* [WHAT THE TASK REQUIRES]: Copy out the lines of the listing from the one containing "scientific name: Leopardus pardalis" onward, through the last, without altering any.
═══ DATA SHOWN
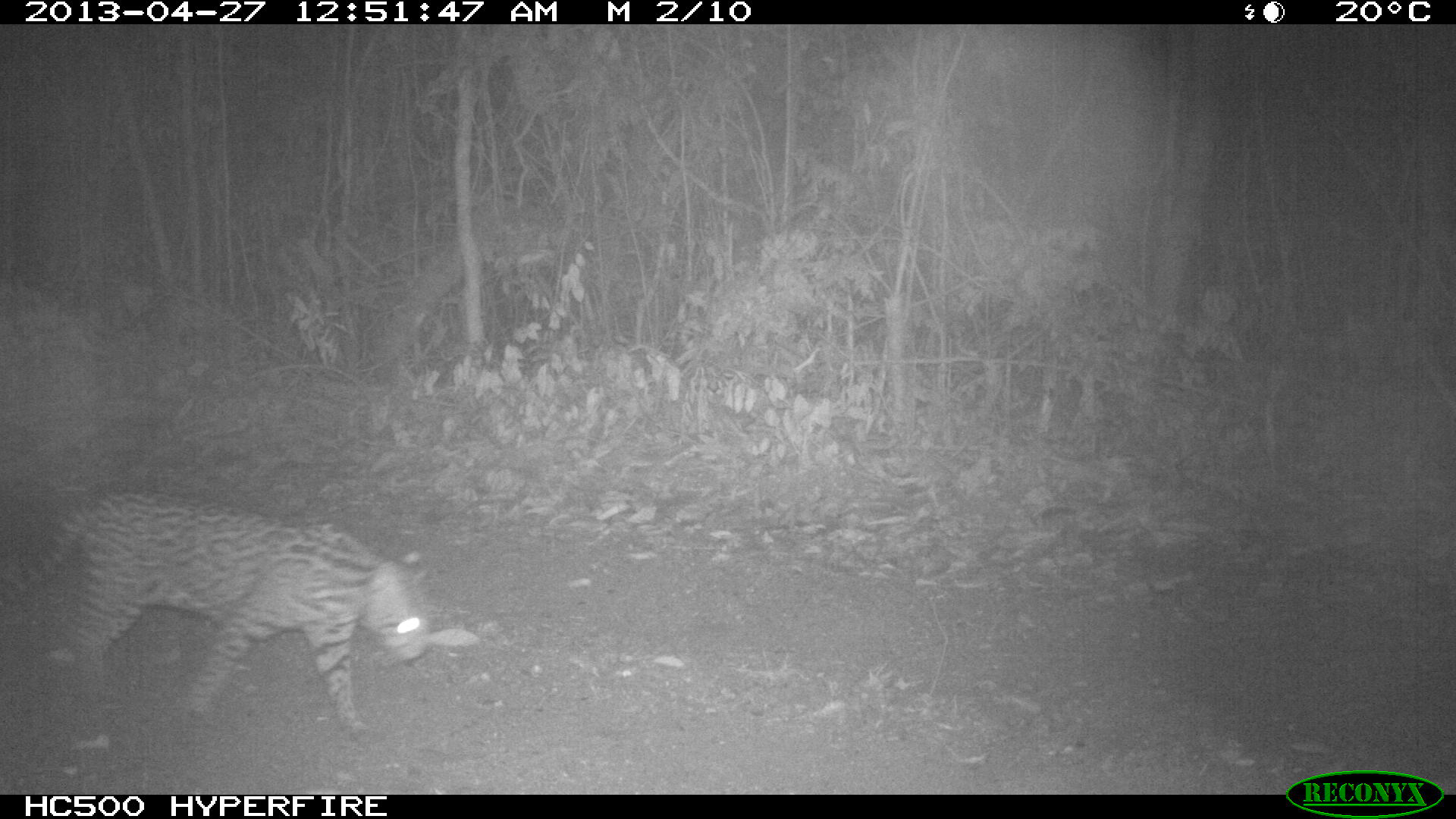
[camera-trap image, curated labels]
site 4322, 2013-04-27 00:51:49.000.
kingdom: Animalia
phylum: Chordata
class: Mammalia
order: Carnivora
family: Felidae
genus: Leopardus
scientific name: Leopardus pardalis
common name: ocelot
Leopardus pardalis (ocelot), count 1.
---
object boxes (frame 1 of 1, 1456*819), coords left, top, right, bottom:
══════
* [OUTPUT OF THE EXERCISE]:
scientific name: Leopardus pardalis
common name: ocelot
Leopardus pardalis (ocelot), count 1.
---
object boxes (frame 1 of 1, 1456*819), coords left, top, right, bottom:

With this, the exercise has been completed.